Copy all of the entries below word for word, leaving the pictures out of your copy.

========

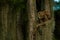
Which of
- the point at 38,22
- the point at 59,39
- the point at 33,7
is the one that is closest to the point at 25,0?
the point at 33,7

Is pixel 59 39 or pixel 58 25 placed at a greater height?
pixel 58 25

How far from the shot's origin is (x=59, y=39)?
179 inches

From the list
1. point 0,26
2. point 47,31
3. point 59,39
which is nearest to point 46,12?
point 47,31

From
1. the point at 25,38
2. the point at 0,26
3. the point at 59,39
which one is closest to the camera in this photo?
the point at 0,26

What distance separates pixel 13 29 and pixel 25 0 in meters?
0.46

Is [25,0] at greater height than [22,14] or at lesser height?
greater

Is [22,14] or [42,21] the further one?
[42,21]

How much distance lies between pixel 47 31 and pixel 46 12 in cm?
30

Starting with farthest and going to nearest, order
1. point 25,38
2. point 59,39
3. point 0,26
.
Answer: point 59,39, point 25,38, point 0,26

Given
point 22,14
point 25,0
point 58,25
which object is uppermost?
point 25,0

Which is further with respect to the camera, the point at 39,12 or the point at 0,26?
the point at 39,12

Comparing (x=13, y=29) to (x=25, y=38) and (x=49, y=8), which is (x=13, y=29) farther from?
(x=49, y=8)

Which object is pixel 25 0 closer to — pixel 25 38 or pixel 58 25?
pixel 25 38

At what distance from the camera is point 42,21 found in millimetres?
3293
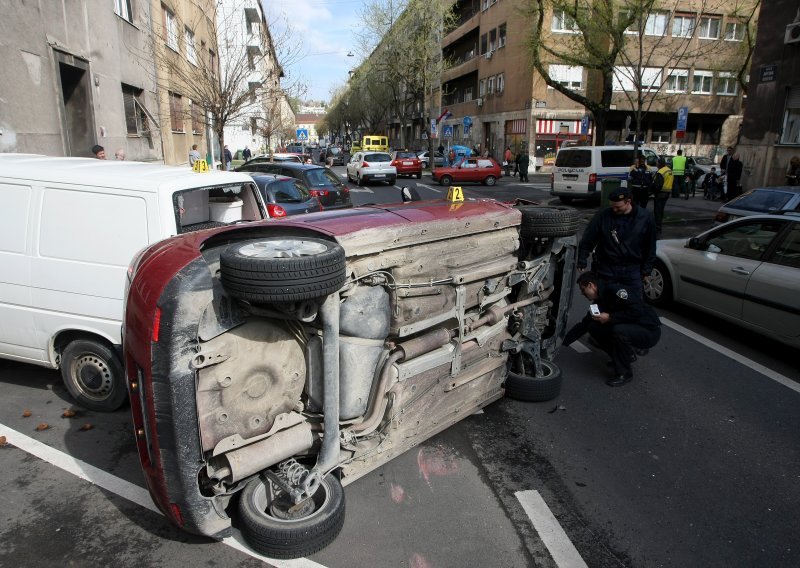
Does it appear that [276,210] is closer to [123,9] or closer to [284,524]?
[284,524]

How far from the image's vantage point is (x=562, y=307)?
16.4 ft

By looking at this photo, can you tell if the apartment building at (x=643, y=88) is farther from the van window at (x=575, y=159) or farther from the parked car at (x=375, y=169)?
the van window at (x=575, y=159)

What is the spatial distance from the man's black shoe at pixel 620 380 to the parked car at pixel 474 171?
2316 centimetres

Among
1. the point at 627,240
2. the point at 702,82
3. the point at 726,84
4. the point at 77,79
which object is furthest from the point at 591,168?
the point at 726,84

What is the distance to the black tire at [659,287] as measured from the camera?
7414 millimetres

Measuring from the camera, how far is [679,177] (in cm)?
2150

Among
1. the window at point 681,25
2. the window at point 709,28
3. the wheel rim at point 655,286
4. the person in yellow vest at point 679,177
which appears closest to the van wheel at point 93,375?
the wheel rim at point 655,286

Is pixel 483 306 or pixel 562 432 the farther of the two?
pixel 562 432

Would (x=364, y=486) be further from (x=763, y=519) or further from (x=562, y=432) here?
(x=763, y=519)

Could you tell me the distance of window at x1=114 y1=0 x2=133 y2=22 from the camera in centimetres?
1694

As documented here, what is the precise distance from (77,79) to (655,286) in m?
15.3

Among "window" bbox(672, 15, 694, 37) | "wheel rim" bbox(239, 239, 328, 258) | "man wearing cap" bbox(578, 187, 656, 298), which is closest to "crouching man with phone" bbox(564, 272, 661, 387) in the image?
"man wearing cap" bbox(578, 187, 656, 298)

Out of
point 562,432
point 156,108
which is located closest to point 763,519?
point 562,432

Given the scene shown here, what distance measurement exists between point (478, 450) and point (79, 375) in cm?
338
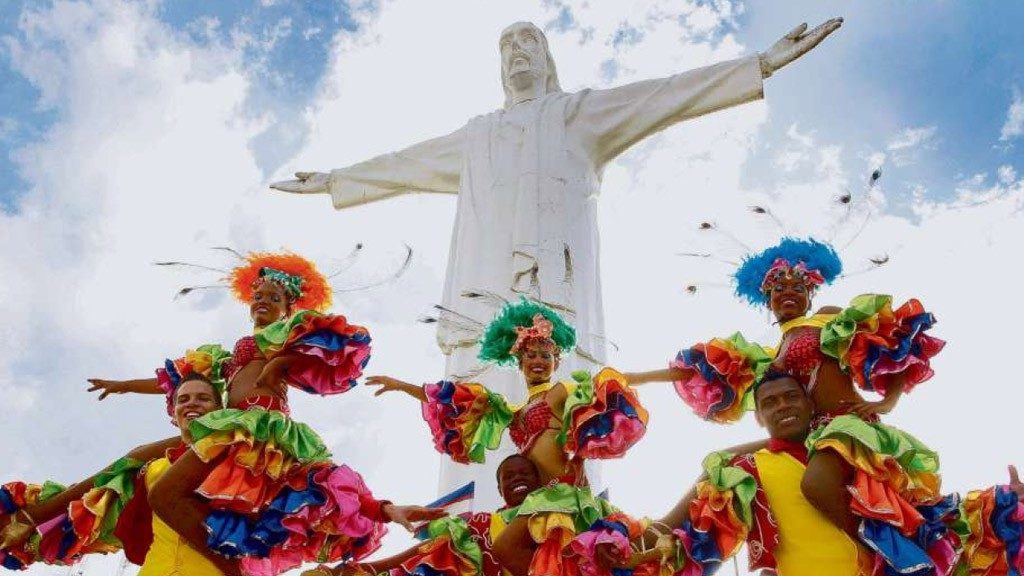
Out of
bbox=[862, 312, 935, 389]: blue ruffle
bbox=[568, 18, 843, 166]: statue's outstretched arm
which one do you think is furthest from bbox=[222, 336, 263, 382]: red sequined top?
bbox=[568, 18, 843, 166]: statue's outstretched arm

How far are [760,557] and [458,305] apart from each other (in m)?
3.65

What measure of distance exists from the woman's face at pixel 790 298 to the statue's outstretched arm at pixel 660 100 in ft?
11.7

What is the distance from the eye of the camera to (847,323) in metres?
4.11

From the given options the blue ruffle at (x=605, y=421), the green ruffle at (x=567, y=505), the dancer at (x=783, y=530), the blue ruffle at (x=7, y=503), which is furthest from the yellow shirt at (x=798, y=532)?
the blue ruffle at (x=7, y=503)

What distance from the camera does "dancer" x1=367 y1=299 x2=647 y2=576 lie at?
3834 millimetres

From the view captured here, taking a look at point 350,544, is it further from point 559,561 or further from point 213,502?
point 559,561

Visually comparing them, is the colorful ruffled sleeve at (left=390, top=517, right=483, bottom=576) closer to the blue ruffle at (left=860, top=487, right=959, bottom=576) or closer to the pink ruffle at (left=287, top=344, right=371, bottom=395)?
the pink ruffle at (left=287, top=344, right=371, bottom=395)

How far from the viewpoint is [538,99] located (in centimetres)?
841

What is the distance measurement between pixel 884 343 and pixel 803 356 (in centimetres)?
33

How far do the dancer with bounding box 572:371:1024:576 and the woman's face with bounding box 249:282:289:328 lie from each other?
73.5 inches

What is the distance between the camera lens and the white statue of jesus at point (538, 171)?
275 inches

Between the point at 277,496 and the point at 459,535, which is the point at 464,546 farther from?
the point at 277,496

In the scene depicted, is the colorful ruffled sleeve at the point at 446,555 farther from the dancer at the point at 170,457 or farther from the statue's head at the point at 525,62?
the statue's head at the point at 525,62

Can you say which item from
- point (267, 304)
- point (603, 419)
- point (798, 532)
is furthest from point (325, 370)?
point (798, 532)
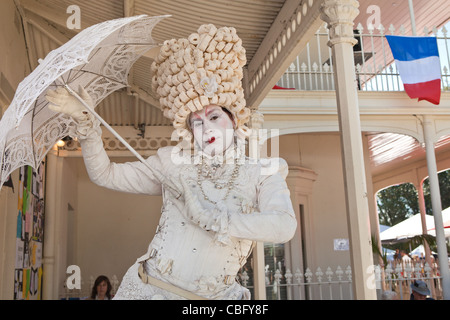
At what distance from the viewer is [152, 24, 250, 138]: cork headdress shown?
196 cm

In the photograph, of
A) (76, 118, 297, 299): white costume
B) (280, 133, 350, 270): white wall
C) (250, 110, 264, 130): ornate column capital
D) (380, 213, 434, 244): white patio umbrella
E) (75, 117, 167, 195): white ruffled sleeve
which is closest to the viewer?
(76, 118, 297, 299): white costume

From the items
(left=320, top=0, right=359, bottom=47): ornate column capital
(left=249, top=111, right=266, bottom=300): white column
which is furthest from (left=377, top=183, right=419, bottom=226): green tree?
(left=320, top=0, right=359, bottom=47): ornate column capital

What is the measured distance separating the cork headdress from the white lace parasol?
0.19 metres

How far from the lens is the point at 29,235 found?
6.31 m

========

■ **RESULT OF THE TASK**:
Which of
- the point at 38,22
- the point at 59,39
- the point at 33,7
is the one that is closest to the point at 25,0?
the point at 33,7

Is pixel 59 39 or pixel 58 25 placed at a greater height?
pixel 58 25

How far from the shot's origin is (x=59, y=39)?
179 inches

From the list
1. point 0,26
2. point 47,31
3. point 59,39
which is nearest to point 46,12?
point 47,31

From
1. the point at 25,38
2. the point at 0,26
3. the point at 59,39
which one is closest to the camera in this photo?
the point at 0,26

What distance separates pixel 13 29 and pixel 25 0 in meters?
0.46

Is [25,0] at greater height than [22,14] or at lesser height?
greater

Is [22,14] or [42,21] the further one?
[42,21]

How much distance lies between pixel 47 31 and pixel 46 12 in cm?
30

Starting with farthest and going to nearest, order
1. point 25,38
2. point 59,39
3. point 0,26
.
Answer: point 59,39, point 25,38, point 0,26

Given
point 22,14
point 25,0
point 58,25
which object is uppermost?
point 25,0

Which is further with respect to the camera, the point at 39,12 or the point at 0,26?
the point at 39,12

Comparing (x=13, y=29) to (x=25, y=38) and (x=49, y=8), which is (x=13, y=29) farther from?
(x=49, y=8)

Which object is pixel 25 0 closer to — pixel 25 38 or pixel 58 25?
pixel 25 38

At what distance from the camera is point 42,21 found in millimetres?
3293
Does it appear that [276,210] is closer to [123,9] or closer to [284,524]?
[284,524]

How far from the image's vantage point is (x=562, y=307)?
16.4 ft

By looking at this photo, can you tell if the apartment building at (x=643, y=88) is farther from the van window at (x=575, y=159) or farther from the parked car at (x=375, y=169)?
the van window at (x=575, y=159)

What is the spatial distance from the man's black shoe at pixel 620 380 to the parked car at pixel 474 171?
2316 centimetres

Among
1. the point at 627,240
2. the point at 702,82
3. the point at 726,84
4. the point at 77,79
which object is furthest from the point at 591,168?
the point at 726,84

What is the distance to the black tire at [659,287] as measured from the camera?
7414 millimetres

Measuring from the camera, how far is [679,177] (in cm)?
2150

Among
1. the window at point 681,25
2. the window at point 709,28
3. the wheel rim at point 655,286
4. the person in yellow vest at point 679,177
which appears closest to the van wheel at point 93,375?
the wheel rim at point 655,286

Is pixel 483 306 or pixel 562 432 the farther of the two?
pixel 562 432

Would (x=364, y=486) be further from (x=763, y=519) or further from (x=562, y=432) here?
(x=763, y=519)

Could you tell me the distance of window at x1=114 y1=0 x2=133 y2=22 from the camera in centimetres?
1694

As documented here, what is the precise distance from (77,79) to (655,286) in m?
15.3

Among "window" bbox(672, 15, 694, 37) | "wheel rim" bbox(239, 239, 328, 258) | "man wearing cap" bbox(578, 187, 656, 298), which is closest to "crouching man with phone" bbox(564, 272, 661, 387) in the image?
"man wearing cap" bbox(578, 187, 656, 298)

Out of
point 562,432
point 156,108
which is located closest to point 763,519?
point 562,432

Given the scene shown here, what distance measurement exists between point (478, 450) and point (79, 375) in cm?
338
Out of
bbox=[862, 312, 935, 389]: blue ruffle
bbox=[568, 18, 843, 166]: statue's outstretched arm
which one do you think is furthest from bbox=[222, 336, 263, 382]: red sequined top?
bbox=[568, 18, 843, 166]: statue's outstretched arm

How far are [760,557] and [458,305] apart from each other (in m)?
3.65

What measure of distance exists from the woman's face at pixel 790 298 to the statue's outstretched arm at pixel 660 100 in ft?
11.7

What is the distance from the eye of the camera to (847,323) in metres?
4.11

From the given options the blue ruffle at (x=605, y=421), the green ruffle at (x=567, y=505), the dancer at (x=783, y=530), the blue ruffle at (x=7, y=503), which is furthest from the yellow shirt at (x=798, y=532)?
the blue ruffle at (x=7, y=503)

What distance from the camera does "dancer" x1=367 y1=299 x2=647 y2=576 lie at?
3834 millimetres

From the view captured here, taking a look at point 350,544, is it further from point 559,561 or further from point 213,502?
point 559,561

Visually comparing them, is the colorful ruffled sleeve at (left=390, top=517, right=483, bottom=576) closer to the blue ruffle at (left=860, top=487, right=959, bottom=576) or closer to the pink ruffle at (left=287, top=344, right=371, bottom=395)?
the pink ruffle at (left=287, top=344, right=371, bottom=395)

How far from the viewpoint is [538,99] located (in centimetres)?
841

What is the distance measurement between pixel 884 343 and pixel 803 356 (in centimetres)?
33

How far do the dancer with bounding box 572:371:1024:576 and the woman's face with bounding box 249:282:289:328 lie from each other?
73.5 inches

What is the distance between the camera lens and the white statue of jesus at point (538, 171)?
275 inches

Between the point at 277,496 and the point at 459,535, which is the point at 464,546 farther from?
the point at 277,496

In the scene depicted, is the colorful ruffled sleeve at the point at 446,555 farther from the dancer at the point at 170,457 or farther from the statue's head at the point at 525,62?
the statue's head at the point at 525,62

Can you say which item from
- point (267, 304)
- point (603, 419)
- point (798, 532)
is furthest from point (325, 370)?
point (798, 532)
At what distance from the viewer is [152, 24, 250, 138]: cork headdress shown?
196 cm

In the photograph, of
A) (76, 118, 297, 299): white costume
B) (280, 133, 350, 270): white wall
C) (250, 110, 264, 130): ornate column capital
D) (380, 213, 434, 244): white patio umbrella
E) (75, 117, 167, 195): white ruffled sleeve
which is closest to the viewer?
(76, 118, 297, 299): white costume

From the items
(left=320, top=0, right=359, bottom=47): ornate column capital
(left=249, top=111, right=266, bottom=300): white column
which is furthest from (left=377, top=183, right=419, bottom=226): green tree?
(left=320, top=0, right=359, bottom=47): ornate column capital

What is the measured distance separating the cork headdress from the white lace parasol?
0.19 metres

How far from the lens is the point at 29,235 found?
6.31 m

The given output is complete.